The pseudomembrane. It's a fibrin scaffold — the same material that forms a scab on skin — embedded with dead epithelial cells, dead neutrophils, and cellular debris. Not pus. Not infection. It forms within 24–48 hours of ulceration and disappears as the wound re-epithelializes. Scrubbing it off causes pain without benefit; it regenerates immediately.
Why do some canker sores leave scars and others don't?
Minor ulcers almost never scar because the immune attack stays superficial — within the epithelium. Major ulcers scar because the damage penetrates the lamina propria and submucosa, where connective tissue is laid down during repair rather than normal epithelium regenerating. If you have scarring canker sores, they are by definition major aphthous ulcers, not minor ones.

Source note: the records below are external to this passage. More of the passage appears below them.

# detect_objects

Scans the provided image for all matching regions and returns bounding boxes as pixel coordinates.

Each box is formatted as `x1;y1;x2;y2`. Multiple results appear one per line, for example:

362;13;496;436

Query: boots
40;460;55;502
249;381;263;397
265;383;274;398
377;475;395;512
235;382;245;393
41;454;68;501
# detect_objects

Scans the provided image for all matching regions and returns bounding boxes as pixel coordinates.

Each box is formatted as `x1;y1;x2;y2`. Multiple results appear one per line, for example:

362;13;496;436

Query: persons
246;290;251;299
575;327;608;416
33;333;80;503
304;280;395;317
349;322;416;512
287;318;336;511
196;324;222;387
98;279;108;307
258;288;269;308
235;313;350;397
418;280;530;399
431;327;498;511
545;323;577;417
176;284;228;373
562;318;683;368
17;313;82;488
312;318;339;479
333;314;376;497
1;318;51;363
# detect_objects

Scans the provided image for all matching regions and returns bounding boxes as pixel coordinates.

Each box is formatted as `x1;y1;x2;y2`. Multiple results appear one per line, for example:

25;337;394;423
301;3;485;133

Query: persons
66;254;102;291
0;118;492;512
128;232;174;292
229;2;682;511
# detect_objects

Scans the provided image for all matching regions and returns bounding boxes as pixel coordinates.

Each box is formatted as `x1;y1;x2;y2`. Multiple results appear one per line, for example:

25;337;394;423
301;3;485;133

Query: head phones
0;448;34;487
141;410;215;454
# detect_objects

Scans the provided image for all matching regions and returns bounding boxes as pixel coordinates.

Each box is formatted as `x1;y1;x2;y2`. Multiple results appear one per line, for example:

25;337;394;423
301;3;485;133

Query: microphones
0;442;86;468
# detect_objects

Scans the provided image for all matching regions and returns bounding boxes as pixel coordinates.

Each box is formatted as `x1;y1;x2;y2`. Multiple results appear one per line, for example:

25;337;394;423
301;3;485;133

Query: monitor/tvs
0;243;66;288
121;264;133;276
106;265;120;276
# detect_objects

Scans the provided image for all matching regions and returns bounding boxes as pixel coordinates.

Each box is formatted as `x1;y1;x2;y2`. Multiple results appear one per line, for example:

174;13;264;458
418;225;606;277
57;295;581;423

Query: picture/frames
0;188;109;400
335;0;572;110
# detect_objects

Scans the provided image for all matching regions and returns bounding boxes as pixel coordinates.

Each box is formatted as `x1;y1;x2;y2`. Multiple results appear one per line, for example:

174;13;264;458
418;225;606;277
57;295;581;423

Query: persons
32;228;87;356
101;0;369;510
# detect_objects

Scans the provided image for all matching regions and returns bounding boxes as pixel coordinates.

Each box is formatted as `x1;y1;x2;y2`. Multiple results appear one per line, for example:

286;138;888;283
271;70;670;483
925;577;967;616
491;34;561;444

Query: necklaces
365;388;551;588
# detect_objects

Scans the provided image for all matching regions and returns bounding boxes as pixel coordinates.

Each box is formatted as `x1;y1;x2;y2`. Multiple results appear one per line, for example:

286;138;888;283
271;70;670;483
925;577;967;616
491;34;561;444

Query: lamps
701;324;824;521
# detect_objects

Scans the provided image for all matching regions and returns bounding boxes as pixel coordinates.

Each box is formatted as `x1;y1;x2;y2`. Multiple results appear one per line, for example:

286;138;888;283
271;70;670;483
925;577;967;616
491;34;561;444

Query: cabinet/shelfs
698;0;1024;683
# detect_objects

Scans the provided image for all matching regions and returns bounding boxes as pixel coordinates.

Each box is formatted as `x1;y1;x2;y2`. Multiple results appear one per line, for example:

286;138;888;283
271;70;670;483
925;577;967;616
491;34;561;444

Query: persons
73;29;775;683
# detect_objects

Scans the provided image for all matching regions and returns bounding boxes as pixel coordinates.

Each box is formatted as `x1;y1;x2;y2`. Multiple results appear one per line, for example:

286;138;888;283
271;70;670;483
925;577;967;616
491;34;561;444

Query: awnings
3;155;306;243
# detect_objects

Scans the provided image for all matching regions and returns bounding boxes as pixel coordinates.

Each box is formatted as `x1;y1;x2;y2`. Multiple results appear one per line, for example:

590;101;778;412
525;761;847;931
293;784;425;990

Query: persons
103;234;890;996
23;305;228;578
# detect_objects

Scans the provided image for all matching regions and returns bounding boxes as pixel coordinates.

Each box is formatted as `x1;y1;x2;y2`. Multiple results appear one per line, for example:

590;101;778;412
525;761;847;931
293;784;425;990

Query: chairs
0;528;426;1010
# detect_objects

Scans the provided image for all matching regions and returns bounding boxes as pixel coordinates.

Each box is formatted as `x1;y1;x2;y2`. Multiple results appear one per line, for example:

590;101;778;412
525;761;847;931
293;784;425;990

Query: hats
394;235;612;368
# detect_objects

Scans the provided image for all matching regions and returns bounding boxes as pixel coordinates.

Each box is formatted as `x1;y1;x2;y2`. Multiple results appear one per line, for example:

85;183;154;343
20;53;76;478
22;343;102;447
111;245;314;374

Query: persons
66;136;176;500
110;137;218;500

Can you stop a canker sore from forming once you feel it coming?
Sometimes, if you act in the prodrome phase (the burning sensation before visible ulceration). Corticosteroid gel applied immediately may blunt the immune attack before significant tissue damage occurs. Silver nitrate cauterization at the prodrome stage can also abort some ulcers. The window is narrow — usually 12–24 hours before the epithelium breaks down.
Why does it hurt more on day 2 than day 5, even though it looks the same?
The peak of acute T-cell attack and cytokine release occurs in the first 2–3 days. After that, the immune activity continues but at lower intensity; macrophages arrive to clean up debris. Simultaneously, your nervous system has had a few days to begin downregulating the sensitization of local pain receptors. The structural wound looks similar, but the inflammatory chemistry is less intense by day 5.